## [Tarefa]
Transcreva literalmente o trecho do texto sobre o crime de poluição que vai de "DIAS, Jorge de" a "dos Bens Ambientais.".

## [Texto para leitura]
------------------------------------------------------------------------

A tipificação deste crime em 2011, na 28.ª alteração ao CP, correspondeu à transposição de duas diretivas comunitárias, - a Diretiva n.º 2008/99/CE, do Parlamento Europeu e do Conselho, de 19 de Novembro, e a Diretiva n.º 2009/123/CE, do Parlamento Europeu e do Conselho, de 21 de Outubro - com o objetivo de assegurar que, em todos os Estados-Membros da União Europeia, exista uma proteção penal contra comportamentos que prejudiquem ou ponham em perigo o ambiente e contra a poluição marítima causada por navios.






Artigo 280º - Poluição com perigo comum[3]

Trata-se de um crime de perigo concreto, originado na poluição, tida como mero instrumento de criação do perigo. Não se tratará, tanto assim, de um crime ecológico puro uma vez que os bens jurídicos protegidos são a vida, a saúde e o património e não diretamente a qualidade ambiental. Como refere J. J. Gomes Canotilho a partir desta norma o ambiente é apenas tutelado de forma mediata.



Bibliografia



DIAS, Jorge de Figueiredo, Sobre o papel do direito penal na proteção do ambiente.

GOMES, Carla Amado, Introdução ao Direito do Ambiente.

MENDES, Paulo Sousa, Vale a pena o Direito Penal do Ambiente?.

OLIVEIRA, Heloísa, Eficácia e Adequação na Tutela Sancionatória dos Bens Ambientais.

------------------------------------------------------------------------

## [Dados disponíveis]
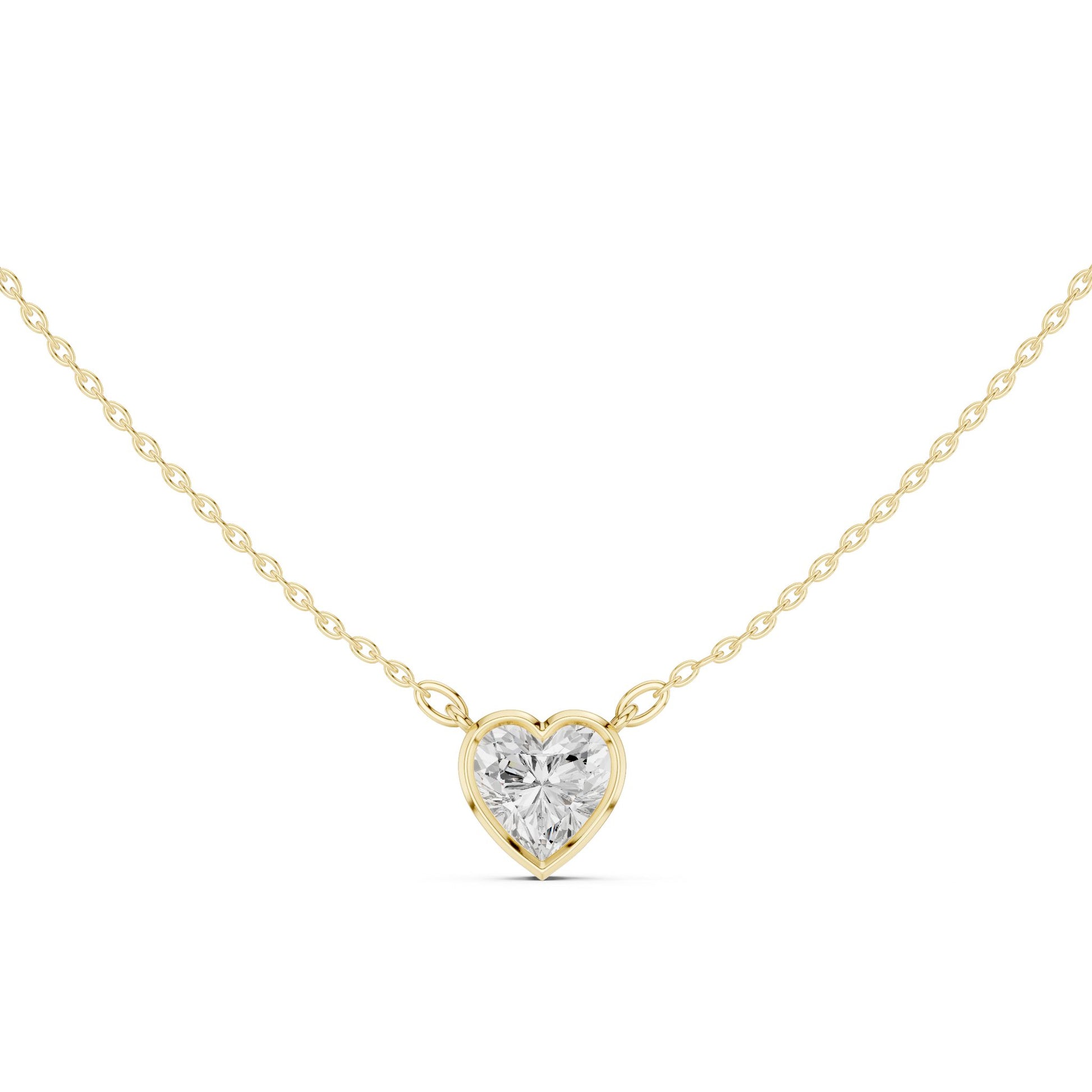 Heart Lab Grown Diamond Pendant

------------------------------------------------------------------------

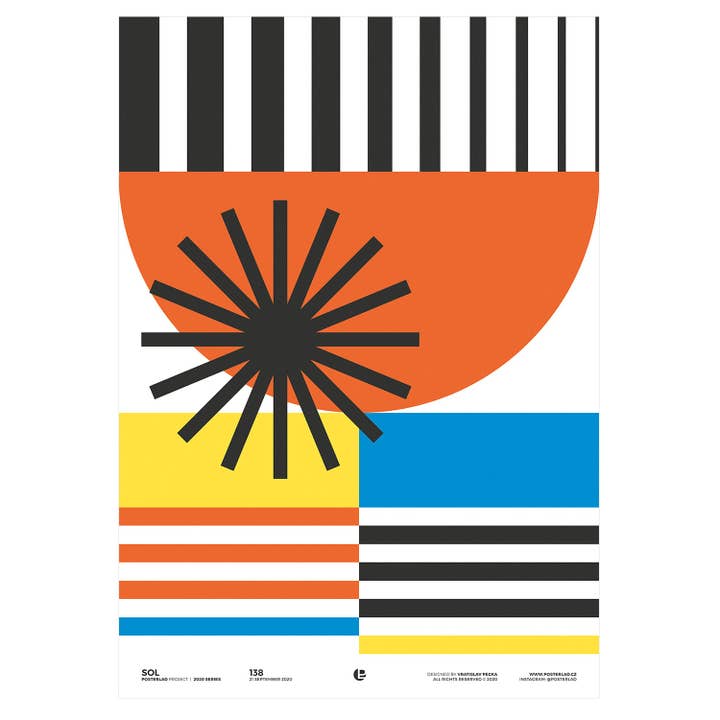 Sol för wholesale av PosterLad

------------------------------------------------------------------------

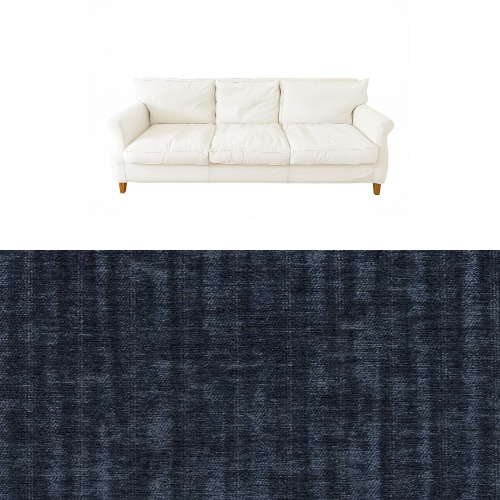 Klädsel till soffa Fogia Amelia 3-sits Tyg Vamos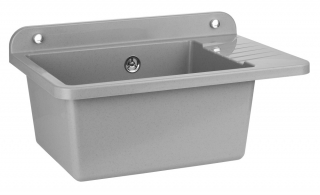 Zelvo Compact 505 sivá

------------------------------------------------------------------------

## [Resposta escrita]
DIAS, Jorge de Figueiredo, Sobre o papel do direito penal na proteção do ambiente.

GOMES, Carla Amado, Introdução ao Direito do Ambiente.

MENDES, Paulo Sousa, Vale a pena o Direito Penal do Ambiente?.

OLIVEIRA, Heloísa, Eficácia e Adequação na Tutela Sancionatória dos Bens Ambientais.